Hysterectomy @ 37 & terrified

Oh Lynda darling. I was worried about ya,

Then I thought I'd either replied wrong or deleted it lol anything is possible these days. 

Last thurs they said anything that was taken ( hysterectomy) was tested and it was all ok the plan is now to go forward with chemo as precaution. I can do chemo that I shouldn't loose my hair ( I'm not vain but loosing it would meant having to tell my kids aged 10.that would have been harder than any op I've done ) 

So start in two weeks maybe and we'll go from there 

Oh darling sounds like you've been really going through it since we spoke. 

These ops are enough ... and awful But all the same time necessary although it doesn't make it any easier. 

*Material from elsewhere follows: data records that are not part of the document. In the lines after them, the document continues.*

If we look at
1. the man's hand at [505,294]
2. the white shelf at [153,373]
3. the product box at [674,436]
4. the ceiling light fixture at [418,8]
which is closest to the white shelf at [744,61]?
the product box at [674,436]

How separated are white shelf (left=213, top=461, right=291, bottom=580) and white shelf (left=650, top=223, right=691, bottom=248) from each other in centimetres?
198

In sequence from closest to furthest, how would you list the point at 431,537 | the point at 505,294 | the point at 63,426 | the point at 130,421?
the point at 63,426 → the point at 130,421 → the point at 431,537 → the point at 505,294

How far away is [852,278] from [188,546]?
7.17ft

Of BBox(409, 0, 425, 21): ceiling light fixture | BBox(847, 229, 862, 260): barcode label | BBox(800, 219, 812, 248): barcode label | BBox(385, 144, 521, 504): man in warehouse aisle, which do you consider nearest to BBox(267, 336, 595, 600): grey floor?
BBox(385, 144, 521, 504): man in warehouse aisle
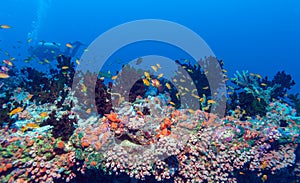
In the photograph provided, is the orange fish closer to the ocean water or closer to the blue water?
the ocean water

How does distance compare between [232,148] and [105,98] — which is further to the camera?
[105,98]

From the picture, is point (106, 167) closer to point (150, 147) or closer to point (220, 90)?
point (150, 147)

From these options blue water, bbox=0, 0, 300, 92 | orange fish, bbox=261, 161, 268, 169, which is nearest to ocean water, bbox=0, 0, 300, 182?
orange fish, bbox=261, 161, 268, 169

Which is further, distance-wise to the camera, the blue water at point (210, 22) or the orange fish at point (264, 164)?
the blue water at point (210, 22)

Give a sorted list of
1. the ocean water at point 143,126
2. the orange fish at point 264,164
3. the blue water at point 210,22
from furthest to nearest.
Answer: the blue water at point 210,22 < the orange fish at point 264,164 < the ocean water at point 143,126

Day by day is all we can do. 

But kind to u do something nice .. food / treat / anything u feel is a treat..

I'm thinking and praying 

All will go well, keep in touch xx 

Hi, Del!

So god to hear from you.  I am glad the biopsy results after your surgery were good.  It's a good idea to have chemo just in case.  My uterine cancer was staged at 1a. In the US, the guidelines state that the best thing to do is nothing.  No chemo afterwards.  So a year later, the microscopic cancer cells that remained caused the tumor in my abdomen and made their way to my lymph nodes.  

I did chemo first, hoping that the tumor would shrink and the lymph nodes as well.  Unfortunately, they didn't shrink as much as my MD thought they would.  So having surgery on 2/13.  My husband has caught a cold.  So I'm here in the house, taking every precaution I can not to get it.  

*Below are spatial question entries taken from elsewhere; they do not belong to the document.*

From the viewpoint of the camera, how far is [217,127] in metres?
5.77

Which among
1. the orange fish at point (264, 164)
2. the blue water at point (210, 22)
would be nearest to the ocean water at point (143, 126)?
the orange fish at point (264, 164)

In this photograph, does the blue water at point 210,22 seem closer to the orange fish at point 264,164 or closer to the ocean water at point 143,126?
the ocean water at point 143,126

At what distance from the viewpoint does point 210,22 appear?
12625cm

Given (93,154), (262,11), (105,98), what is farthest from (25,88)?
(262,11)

I am thinking of you, and praying for you, too.  Thanks for your thoughts and prayers!  I sure need them! Keep in touch!  Lynda

Hi Lynda 

I didn't realise you are based in the US ... I take it for granted anyone I write to is a neighbour lol I'm based in Dublin Ireland. 

We've got plenty of cold right now and a little snow this am bits that's a usual January here. 

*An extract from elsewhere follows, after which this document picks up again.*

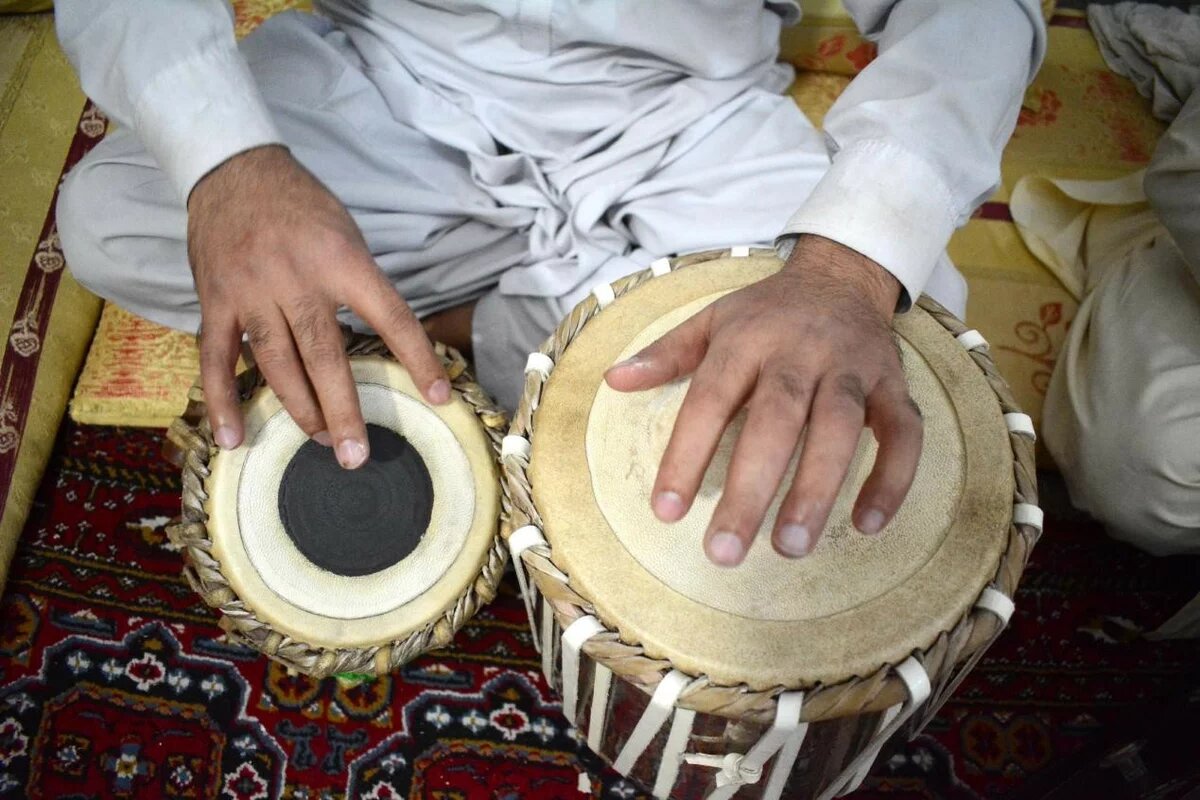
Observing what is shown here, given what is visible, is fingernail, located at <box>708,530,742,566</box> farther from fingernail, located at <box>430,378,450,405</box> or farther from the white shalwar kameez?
the white shalwar kameez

Yep it was v positive last week 

But these appointments  weather good bad or indifferent are soul destroying... from the nights before To after. 😔 I get so worked up 

Yep I've been reading up so much and it would see that they now take these precautions .. 1st hysterectomy and now chemo 

I'm telling u the only thing I complained about 14 weeks ago was the traffic and weather I seen non of this coming. ( I'm still feeling sorry for myself, little down today and yesterday- little few tears too- but we're allowed )

Oh dear and a sick hubby ( man flu) is no fun for anyone lol 

Joking aside U nearly forget that real life goes on. Plenty of antiseptic wipes .. counters / door handles on top of everything the last thing u need is a dose of flu. 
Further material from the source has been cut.